Mary Poppins certainly practices a form of magick. She performs feats that ordinary humans could never perform. She uses her umbrella (instead of a besom) to fly. She also has what appears to be a magickal bag. When she begins to settle in with the children in her new room, she removes objects from the bag that astonish the children because they would not fit had it been an ordinary bag. Examples include a hat stand, a large plant, a lamp, and a large mirror. Poppins also takes the children to a fantasy cartoon world. An obvious example of a form of magick. These are only a few examples of the many blatant expressions of magick that she performs. While these are perhaps exaggerations, practitioners of both Wicca and Witchcraft perform certain types of magick as well.
Poppins' aura (which is a life-energy field according to Wiccans) is a positive, life-affirming, happy one. She affects everyone around her in a positive way. The children, Bert, Mr. Banks, Mrs. Banks, the household staff, and the animals in the cartoon land are all happier when she is around.

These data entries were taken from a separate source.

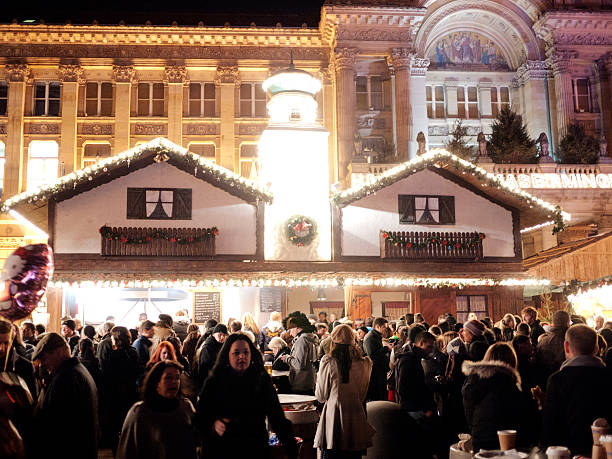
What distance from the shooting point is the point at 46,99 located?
38.1 metres

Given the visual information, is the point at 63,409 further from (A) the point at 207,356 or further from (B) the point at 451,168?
(B) the point at 451,168

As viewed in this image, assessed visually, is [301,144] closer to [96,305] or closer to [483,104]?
[96,305]

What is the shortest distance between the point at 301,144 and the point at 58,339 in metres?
17.6

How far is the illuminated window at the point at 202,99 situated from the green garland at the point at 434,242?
1957 centimetres

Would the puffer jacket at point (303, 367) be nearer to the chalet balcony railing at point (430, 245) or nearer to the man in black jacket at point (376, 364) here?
the man in black jacket at point (376, 364)

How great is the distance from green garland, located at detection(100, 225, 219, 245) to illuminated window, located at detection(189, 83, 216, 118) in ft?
61.3

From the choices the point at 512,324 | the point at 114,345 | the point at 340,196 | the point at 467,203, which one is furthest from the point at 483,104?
the point at 114,345

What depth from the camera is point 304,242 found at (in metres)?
22.3

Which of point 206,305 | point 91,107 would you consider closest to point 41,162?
point 91,107

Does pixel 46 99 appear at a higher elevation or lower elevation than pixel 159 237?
higher

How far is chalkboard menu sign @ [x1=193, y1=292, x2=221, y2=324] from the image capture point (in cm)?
2738

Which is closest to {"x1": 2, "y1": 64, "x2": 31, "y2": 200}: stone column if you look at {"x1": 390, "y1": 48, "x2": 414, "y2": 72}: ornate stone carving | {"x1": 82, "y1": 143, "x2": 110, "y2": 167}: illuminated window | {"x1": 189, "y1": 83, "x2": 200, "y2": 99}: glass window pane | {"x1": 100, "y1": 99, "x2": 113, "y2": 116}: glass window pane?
{"x1": 82, "y1": 143, "x2": 110, "y2": 167}: illuminated window

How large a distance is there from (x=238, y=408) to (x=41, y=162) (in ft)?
114

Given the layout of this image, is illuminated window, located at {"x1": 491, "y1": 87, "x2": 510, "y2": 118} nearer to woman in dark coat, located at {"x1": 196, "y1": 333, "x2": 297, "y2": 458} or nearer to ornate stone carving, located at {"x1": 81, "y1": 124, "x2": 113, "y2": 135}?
ornate stone carving, located at {"x1": 81, "y1": 124, "x2": 113, "y2": 135}
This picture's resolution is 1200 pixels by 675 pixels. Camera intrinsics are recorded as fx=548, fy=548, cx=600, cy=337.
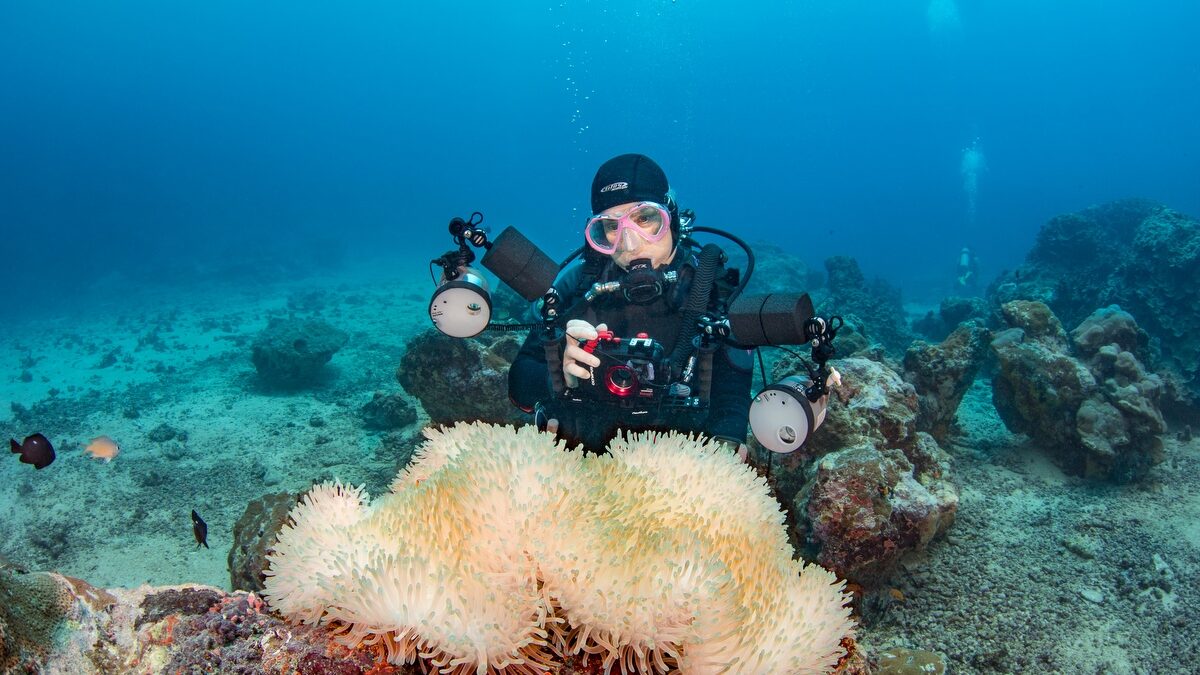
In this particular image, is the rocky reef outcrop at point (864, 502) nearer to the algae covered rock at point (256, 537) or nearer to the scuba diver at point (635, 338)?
the scuba diver at point (635, 338)

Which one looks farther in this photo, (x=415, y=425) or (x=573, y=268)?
(x=415, y=425)

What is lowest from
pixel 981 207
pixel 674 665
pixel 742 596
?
pixel 674 665

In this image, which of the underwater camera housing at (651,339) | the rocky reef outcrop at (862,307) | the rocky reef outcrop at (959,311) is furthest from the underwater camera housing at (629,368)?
the rocky reef outcrop at (959,311)

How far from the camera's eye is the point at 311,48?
381ft

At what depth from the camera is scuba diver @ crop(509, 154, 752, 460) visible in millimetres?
3549

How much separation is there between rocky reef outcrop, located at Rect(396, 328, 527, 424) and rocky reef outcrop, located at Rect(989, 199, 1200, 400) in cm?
868

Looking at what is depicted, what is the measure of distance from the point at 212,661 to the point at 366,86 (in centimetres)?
14685

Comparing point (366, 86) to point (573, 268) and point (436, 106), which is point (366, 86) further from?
point (573, 268)

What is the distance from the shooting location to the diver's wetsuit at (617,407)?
3727mm

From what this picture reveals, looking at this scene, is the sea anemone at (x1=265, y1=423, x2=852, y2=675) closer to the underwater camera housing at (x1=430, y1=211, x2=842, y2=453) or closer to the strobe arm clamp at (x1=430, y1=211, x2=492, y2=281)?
the underwater camera housing at (x1=430, y1=211, x2=842, y2=453)

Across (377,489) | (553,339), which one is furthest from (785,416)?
(377,489)

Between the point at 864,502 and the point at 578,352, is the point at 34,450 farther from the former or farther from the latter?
the point at 864,502

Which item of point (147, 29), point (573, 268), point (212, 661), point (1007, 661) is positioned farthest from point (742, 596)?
point (147, 29)

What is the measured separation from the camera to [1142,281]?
11.1m
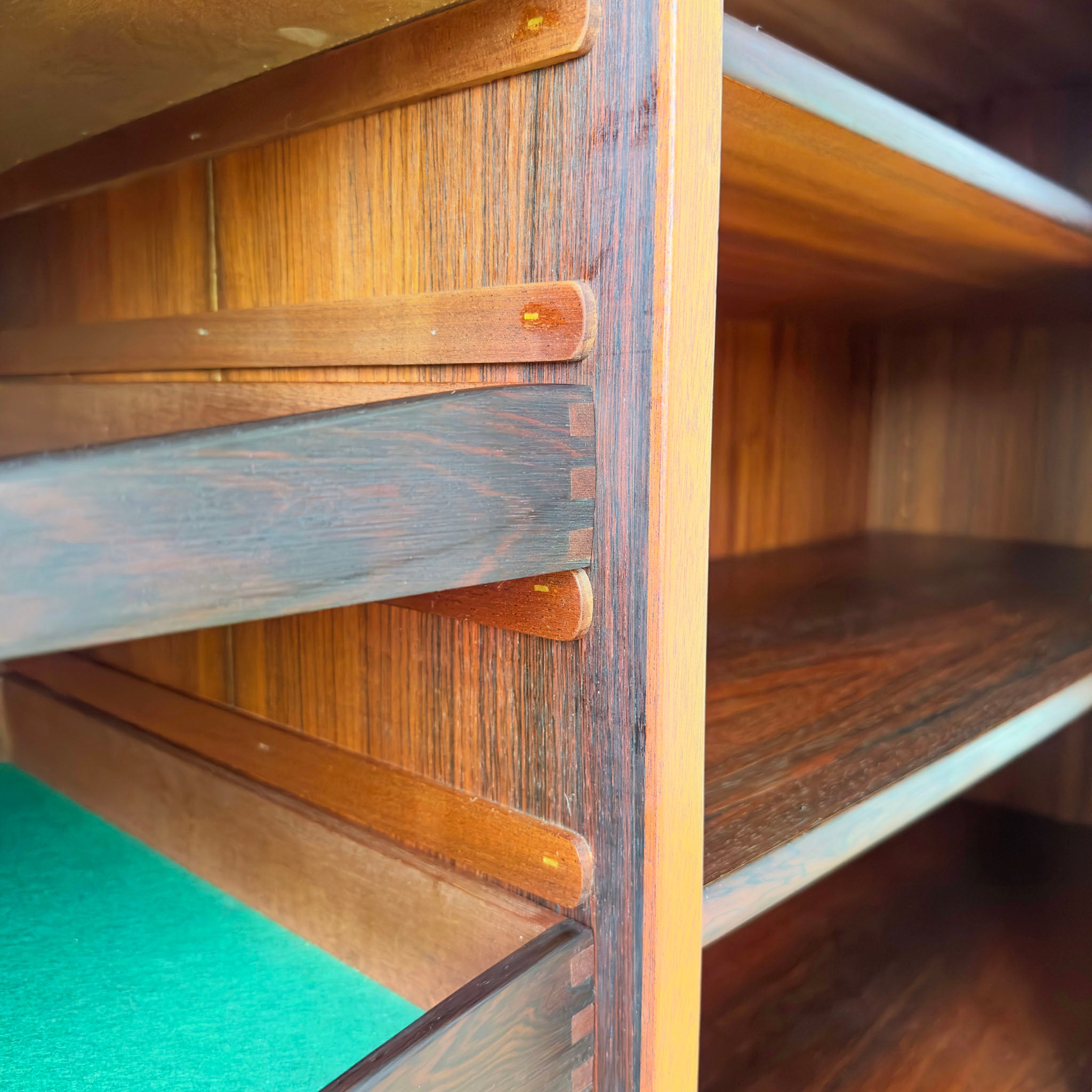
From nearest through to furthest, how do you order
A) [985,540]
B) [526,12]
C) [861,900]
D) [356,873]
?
[526,12], [356,873], [861,900], [985,540]

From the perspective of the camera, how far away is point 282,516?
0.25 m

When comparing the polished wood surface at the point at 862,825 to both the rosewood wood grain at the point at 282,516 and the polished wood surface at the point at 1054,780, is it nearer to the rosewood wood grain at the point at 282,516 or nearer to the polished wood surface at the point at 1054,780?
the rosewood wood grain at the point at 282,516

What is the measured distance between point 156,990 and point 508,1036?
207mm

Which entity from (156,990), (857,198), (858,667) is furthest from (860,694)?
(156,990)

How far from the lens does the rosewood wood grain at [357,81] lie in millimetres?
351

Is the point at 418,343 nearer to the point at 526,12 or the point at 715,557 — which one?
the point at 526,12

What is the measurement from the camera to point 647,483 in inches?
13.6

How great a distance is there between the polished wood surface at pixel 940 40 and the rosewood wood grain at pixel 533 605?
57 centimetres

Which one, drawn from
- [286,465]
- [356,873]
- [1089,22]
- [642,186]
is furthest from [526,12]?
[1089,22]

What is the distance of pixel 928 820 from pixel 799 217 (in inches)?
32.7

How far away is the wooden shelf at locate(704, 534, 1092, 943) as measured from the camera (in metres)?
0.43

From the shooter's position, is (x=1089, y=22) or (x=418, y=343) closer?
(x=418, y=343)

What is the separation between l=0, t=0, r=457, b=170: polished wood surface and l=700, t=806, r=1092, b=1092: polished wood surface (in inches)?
26.9

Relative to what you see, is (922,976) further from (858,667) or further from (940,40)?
(940,40)
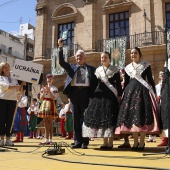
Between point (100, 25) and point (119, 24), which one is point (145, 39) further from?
point (100, 25)

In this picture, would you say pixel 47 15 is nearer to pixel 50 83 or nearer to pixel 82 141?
pixel 50 83

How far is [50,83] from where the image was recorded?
5.56 meters

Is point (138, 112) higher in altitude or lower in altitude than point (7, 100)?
lower

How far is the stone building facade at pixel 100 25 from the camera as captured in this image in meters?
15.3

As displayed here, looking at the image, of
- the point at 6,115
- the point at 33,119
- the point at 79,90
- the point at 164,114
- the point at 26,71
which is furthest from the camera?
the point at 33,119

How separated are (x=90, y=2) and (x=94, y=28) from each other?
1.81 meters

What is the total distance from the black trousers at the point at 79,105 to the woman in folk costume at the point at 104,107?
0.94ft

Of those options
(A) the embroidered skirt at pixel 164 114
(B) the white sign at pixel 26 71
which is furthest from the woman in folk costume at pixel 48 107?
(A) the embroidered skirt at pixel 164 114

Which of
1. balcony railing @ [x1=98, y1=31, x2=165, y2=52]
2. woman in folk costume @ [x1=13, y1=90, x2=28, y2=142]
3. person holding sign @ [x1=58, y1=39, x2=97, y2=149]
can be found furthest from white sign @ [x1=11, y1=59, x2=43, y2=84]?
balcony railing @ [x1=98, y1=31, x2=165, y2=52]

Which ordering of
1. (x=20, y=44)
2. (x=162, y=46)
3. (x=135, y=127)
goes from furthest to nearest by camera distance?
→ (x=20, y=44)
(x=162, y=46)
(x=135, y=127)

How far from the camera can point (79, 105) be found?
4.62m

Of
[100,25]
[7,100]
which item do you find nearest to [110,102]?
[7,100]

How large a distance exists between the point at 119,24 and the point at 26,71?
12672 millimetres

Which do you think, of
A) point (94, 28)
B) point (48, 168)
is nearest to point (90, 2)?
point (94, 28)
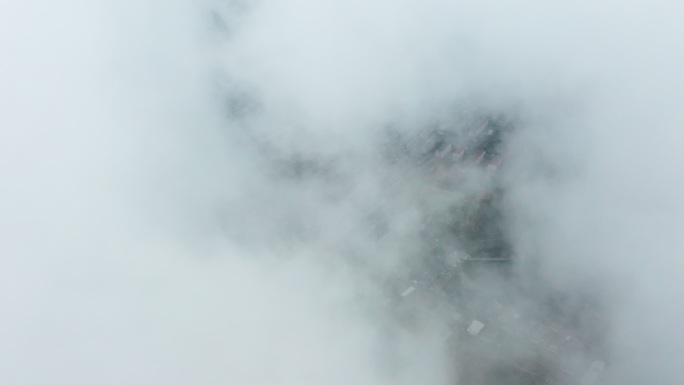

Poppins is a healer, teacher, and a giver. When her and the children get home from being out in the rain, she administers a special kind of medicine that actually tastes good so that the children will take it. She is without a doubt a teacher. She shows the children how to have fun while cleaning up, and also shows them how to care for and have sympathy for others (such as the "bird lady"). By transforming the children into obedient, but fun-loving members of the family, she aids in repairing the family's bond. She also, in a way, transforms Mr. Banks by showing him that it is alright to have fun. Towards the end of the film he realizes that Poppins was right when she said that "Supercalifragilisticexpialidocious" was a fun word that made you feel better. By the end of the film, the family had changed from being detached to being connected. She gave everyone the gift of joy and hapiness.
Lastly, Mary Poppins seems to portray both the Maiden and the Mother aspects of the Triple Goddess. At the beginning of the film and throughout it, Poppins seems to possess the characteristics of the Maiden aspect of the Goddess. She is sweet, innocent, and virign-like. There is no sexual tension between her and Mr. Banks, and while she and Bert flirt a little, there is no prominent sexual tension there either. Near the beginning of the film when the children are reading out their advertisement for the nanny position, they include that she must "love us as a son and daughter" as one of the stipulations. Since she answers this as claiming that she meets the requirements, she must love the children as her own. She displays an obvious sadness when she leavs the children, even though verbally she maintains that she does not show sentiment or emotion. She certainly possesses the "motherly" characteristic of the Mother aspect of the Goddess at the end of the film.